They don't seem to mind unless they get wet. Then they shiver a lot. Usually they're pretty tired by the end of the day if it's been cold and wet like this, but it doesn't seem to hurt them as long as I provide them a warm, dry place to sleep at night. Nevertheless, this sort of weather is not my preference for raising babies, which is why I always aim for late April/May kiddings when the snowstorms are further apart and punctuated by warm, sunny spells.


----------



## FizzyGoats (Apr 14, 2021)

Damfino said:


> Four months later...
> We wake up to 8 inches of snow!
> As always, winter loves to give us one last punch in mid-May.

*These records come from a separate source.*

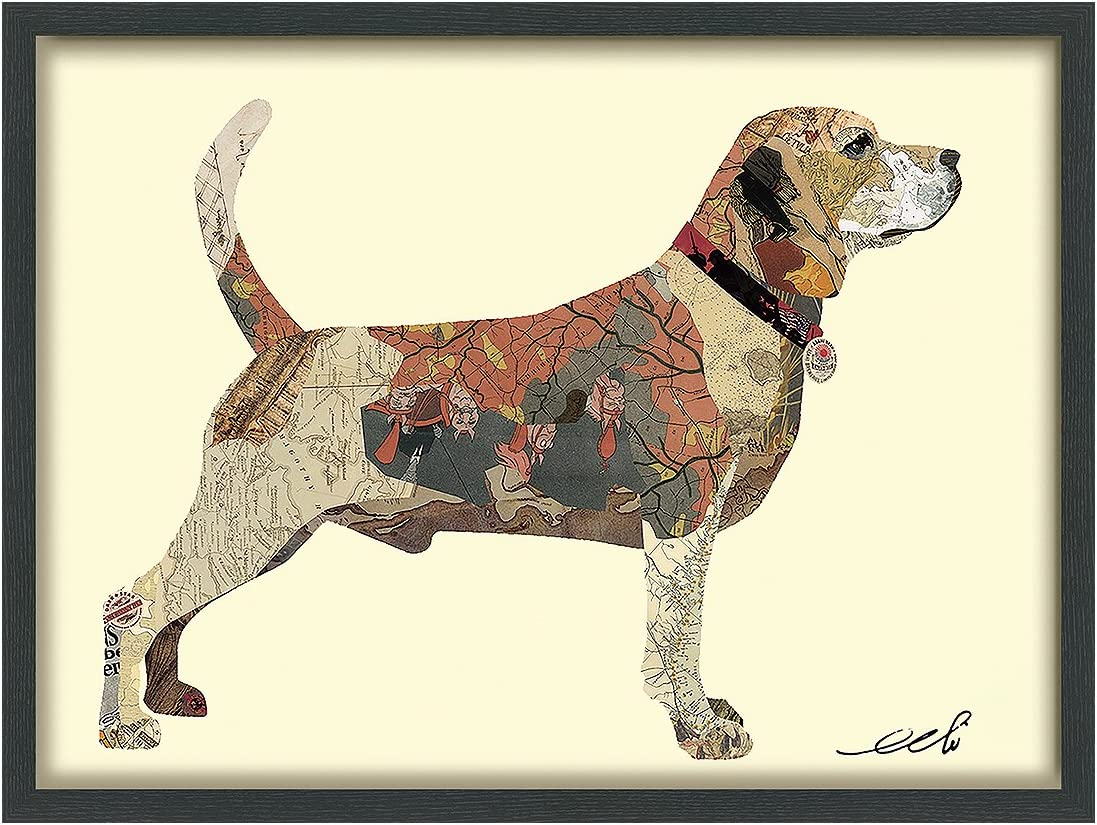 Empire Art Direct Beagle Dimensional Collage Handmade by Alex Zeng Framed Graphic Dog Wall Art, 25 x 33 x 1.4 , Ready to Hang 2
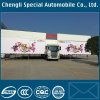 Jianghuai 4X2 JAC Brand LHD Outdoor Stage Truck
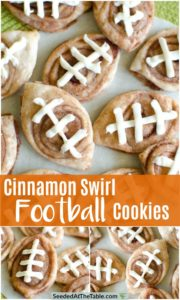 Collage of cinnamon cookies shaped and iced like footballs.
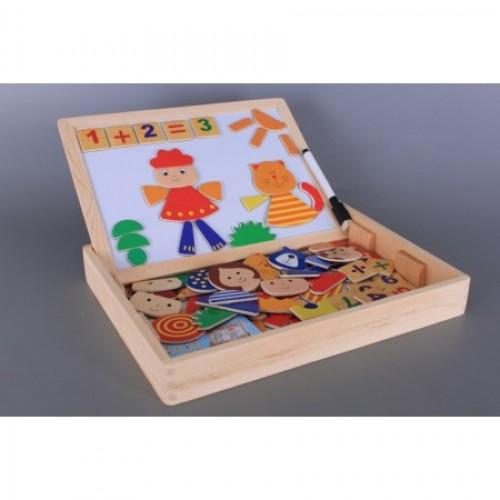 Дървена дъска с магнити-двулицева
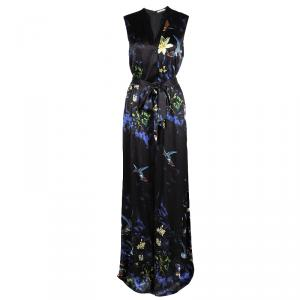 Alice + Olivia Marianna Black Printed Silk Belted Maxi Dress L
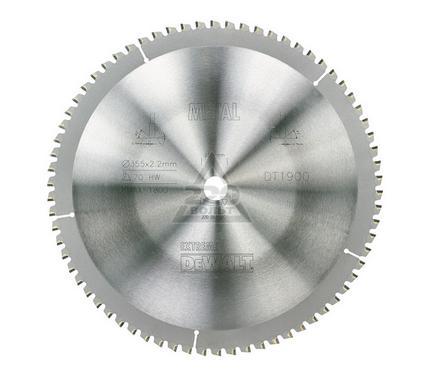 Круг пильный твердосплавный DEWALT DT1900-QZ
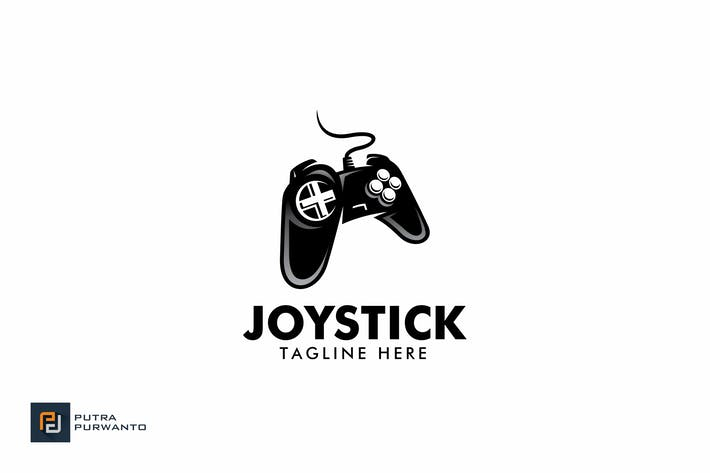 Thumbnail for Joystick - Logo Template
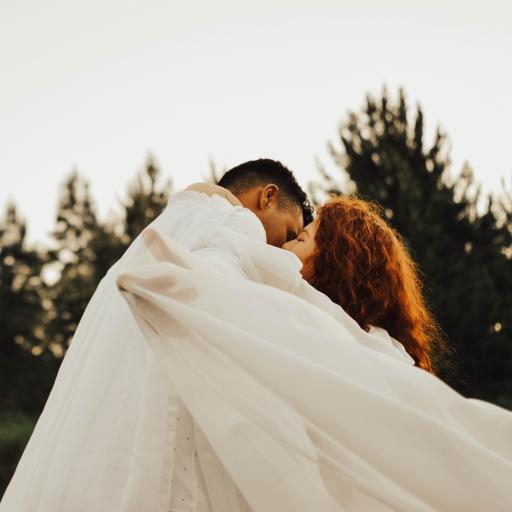 欧美情侣 拥吻 浪漫 爱情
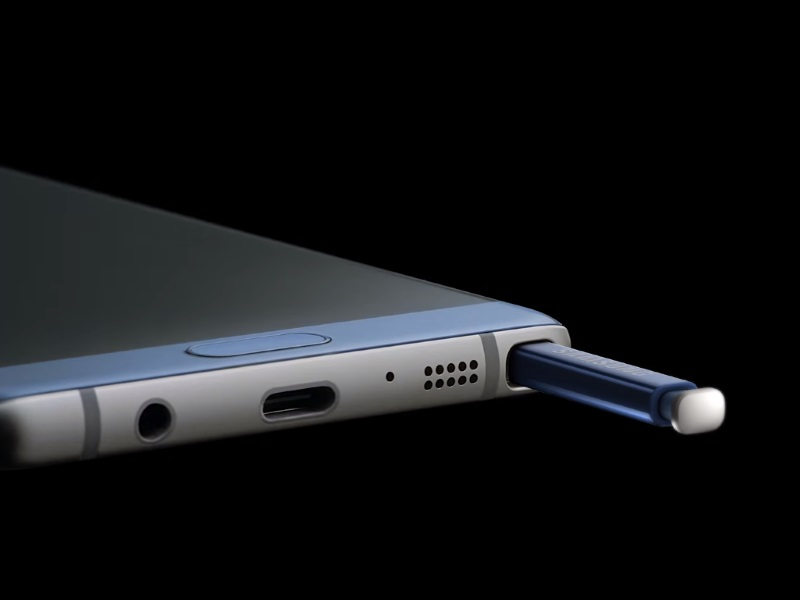Samsung Galaxy Note 7's S Pen Stylus Cannot Be Inserted the Wrong Way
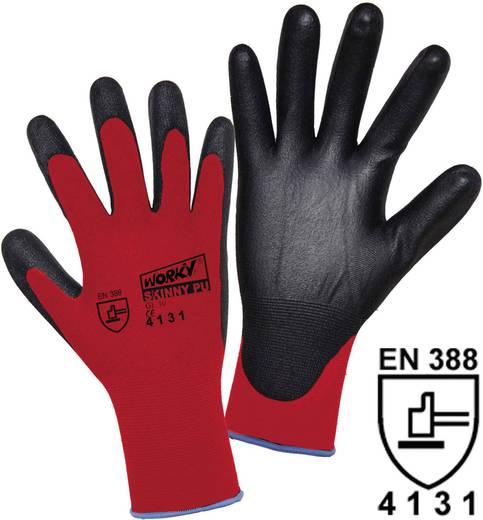 worky 1177 SKINNY PU superdunne fijn gebreide handschoen 100% nylon met PU-coating Maat 8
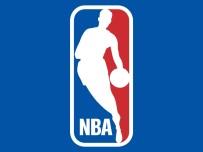 ERSAN İLYASOVA - NBA'de Cedi-Ersan Düellosu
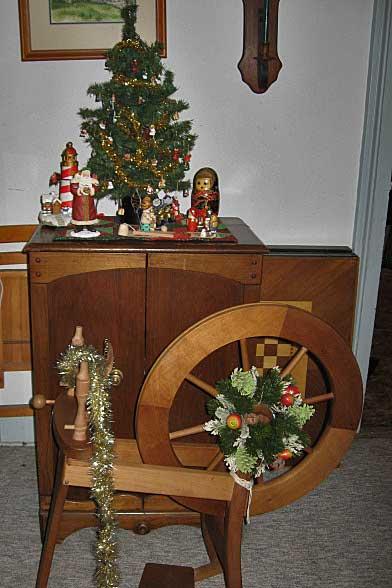Christmas 2007 Traditional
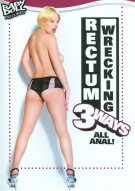 Rectum Wrecking 3Ways Porn Movie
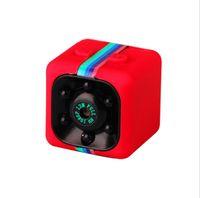 mini tam hd spor kamera toptan satış-SQ11 Full HD 1080P Gece Görüş Kamera Taşınabilir Mini Mikro Spor Kameralar Video Kaydedici Kamera DV Kamera (değil TF kartı dahil)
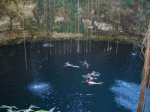 Swimming in a Cenote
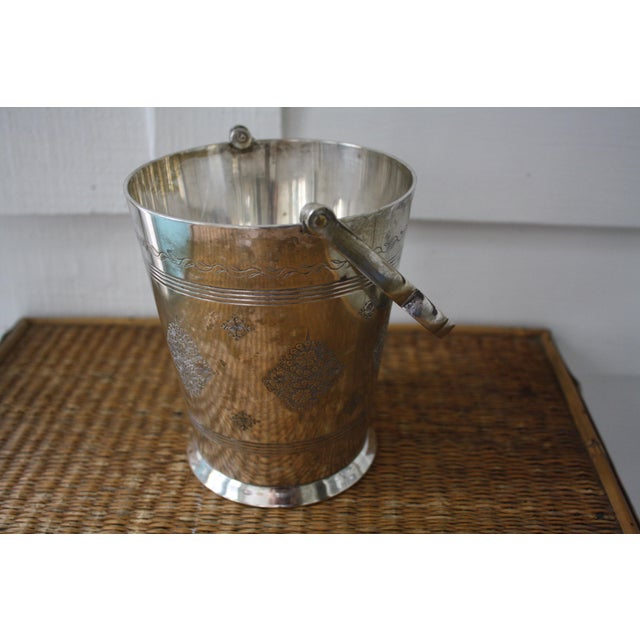 Gold Moorish Style Silver Ice Bucket For Sale - Image 8 of 11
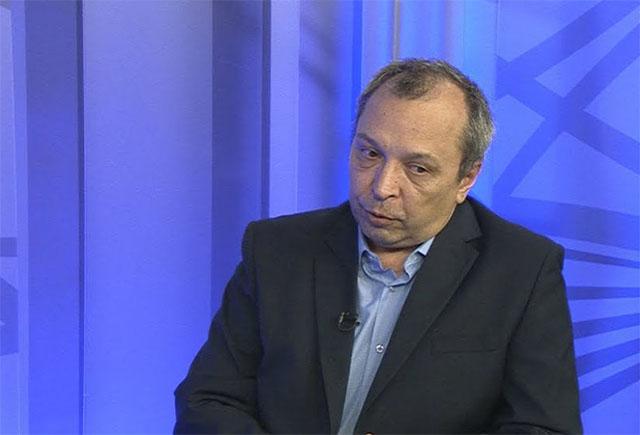 Борис Марцинкевич: Эксперименты Westinghouse на Ровенской АЭС — это вызов Росатому украина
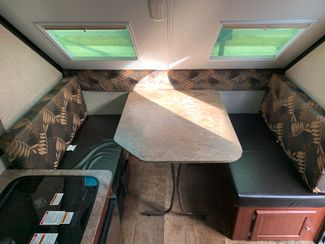 2016 Forest River Rockwood Premier A122S  city Florida  RV World Inc  in Clearwater, Florida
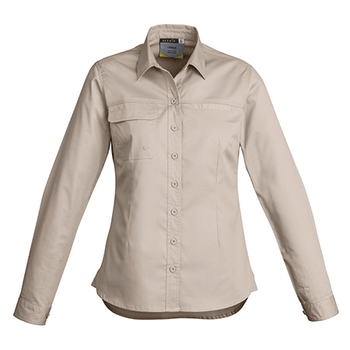ZWL121 - Womens Light Weight Trade L/S Shirt Sand Front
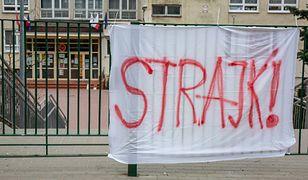 Strajk nauczycieli 2019. Łamistrajki wrogami numer jeden. Strajkujący apeluje: powstrzymajmy tę nienawiść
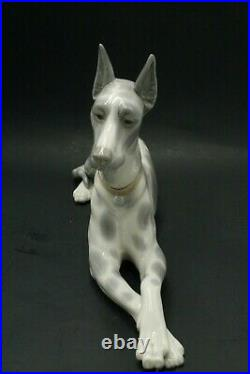 Vintage Lladro Dog Figurine 1977 Great Dane with Gray Spots Large 12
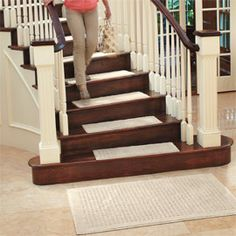 Carpet Stair Treads Protect Wooden Stairs From Wear With Machine Washable Stair  Treads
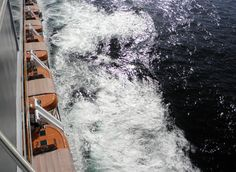 Cruising to Alaska on the Ms. Oosterdam!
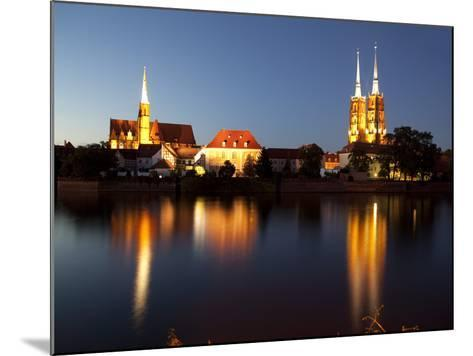 Cathedral and River Odra (River Oder), Old Town, Wroclaw, Silesia, Poland, Europe-Frank Fell-Mounted Photographic Print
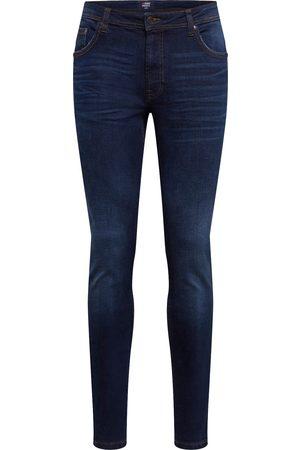 Denim Project Mænd Slim - Jeans 'MR. BLACK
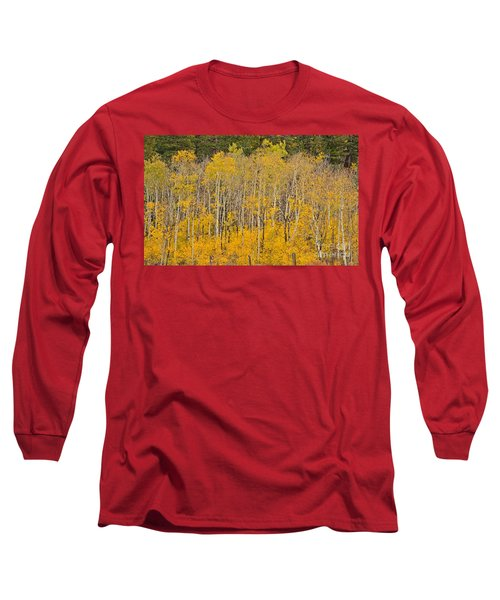 Layers Of Gold Long Sleeve T-Shirt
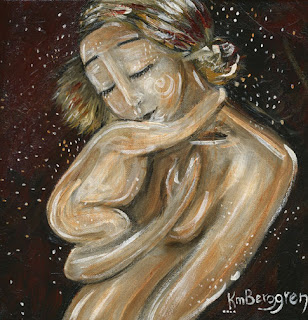Motherhood Painting: Attachment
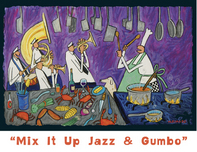 Matt Rinard Matt Rinard Mix It Up Jazz & Gumbo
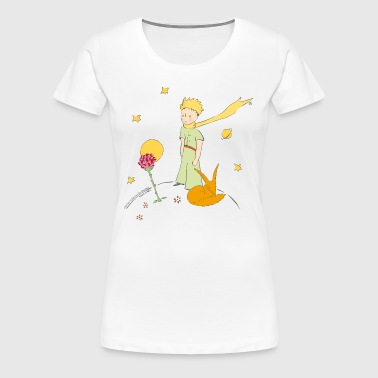 The Little Prince Travels With Birds - Women's Premium T-Shirt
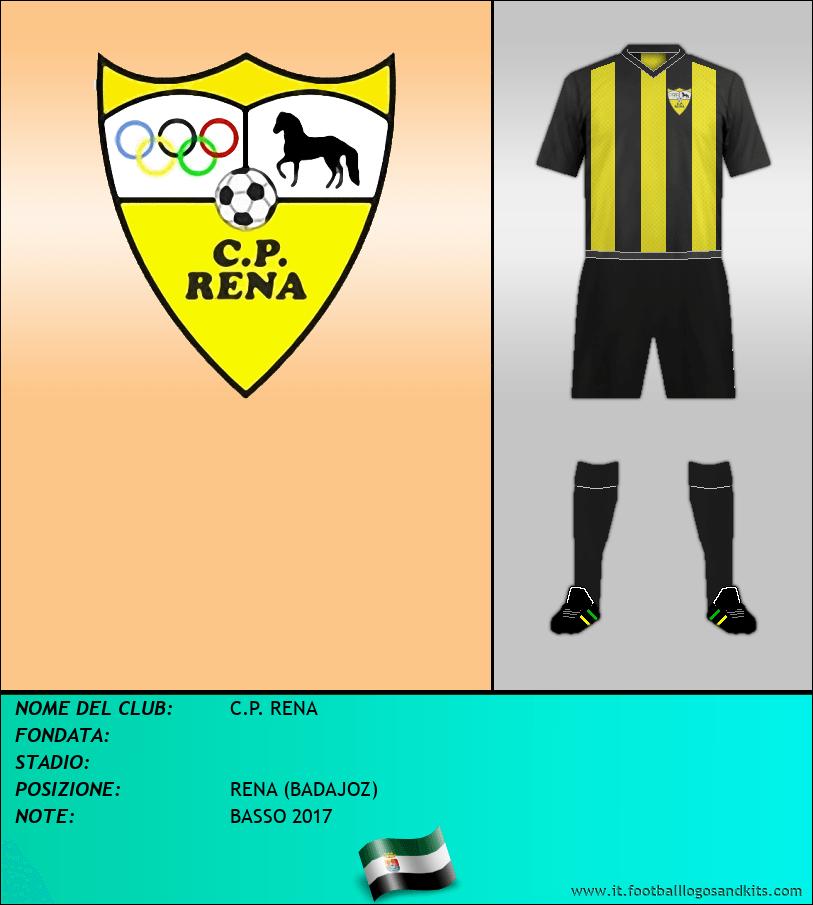 Logo di C.P. RENA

Oh man, this reminds me of growing up in Colorado. Now I live in TN. It’s been atypically cool this year but not cold. Last year we got a late freeze in May (killed my garden), and I was thinking, hey I live in the south now so what’s up with this? Lol. 



MadHouse said:


> Oh brother hey! But if you had dry conditions like we do, at least you are getting lots of moisture!


I’d share some rain with you if I could. I am so glad we don’t deal with droughts. That is really tough. This year, I got half my garden planted then got hammered with heavy rain storms (even had a tornado touch down within a few miles of our place) and now my very pretty rows of sprouting veggies got washed out and look like they were planted by a drunken farmer. At least a good percentage of the plants made it, just not in a straight line. It’s been too muddy to scrape out rows for the remainder of it but I think we might be able to finish it up this week (though night time temps will dip below desirable conditions).


----------



## HoosierShadow (Apr 20, 2010)

Wow, seems crazy to have so much snow this late into spring. It's definitely been a weird spring - cool and wet. I see FB memories where I complained about it getting up to 88 degrees. Obviously I don't want it that hot, but can these pretty days at least be in the mid 70s? It's been upper 50s and 60s mostly with very cool nights. We had snow in late April and that really never happened before that I can recall in all the years I've lived in this area.
We did have a spectacular first weekend in May with normal temps in the mid 70s (worked the KY Derby and it was just phenomenal weather!). I've been wanting to get some of the young goats washed and clipped and start deciding who stays/sells/shows and give mamas their annual spring bath and it's just been too cold to risk it


----------



## Damfino (Dec 29, 2013)

This much snow in May is pretty typical for us. Winter always has to give us one last hoorah in May. What's not so typical is the sustained cold weather we had through March and April! I usually start cutting back on using the wood stove sometime in March, and usually by April I only have to start a few fires. This year I started a fire every day in March and every day for the first two weeks of April until the firewood ran out. I would have burned more if I could have. I even had to refill my propane tank in April when normally I could have probably held out till June. But it was a pretty cold winter!


----------



## Boers4ever (Jun 28, 2020)

Brrrrrrr!!! We used to have horrible trouble with droughts and burn bans during the summer with the temps reaching 100F and over. But lately we have been having wet summers which is making the worms bloom like crazy!


----------



## EJskeleton (Apr 22, 2021)

Boers4ever said:


> Brrrrrrr!!! We used to have horrible trouble with droughts and burn bans during the summer with the temps reaching 100F and over. But lately we have been having wet summers which is making the worms bloom like crazy!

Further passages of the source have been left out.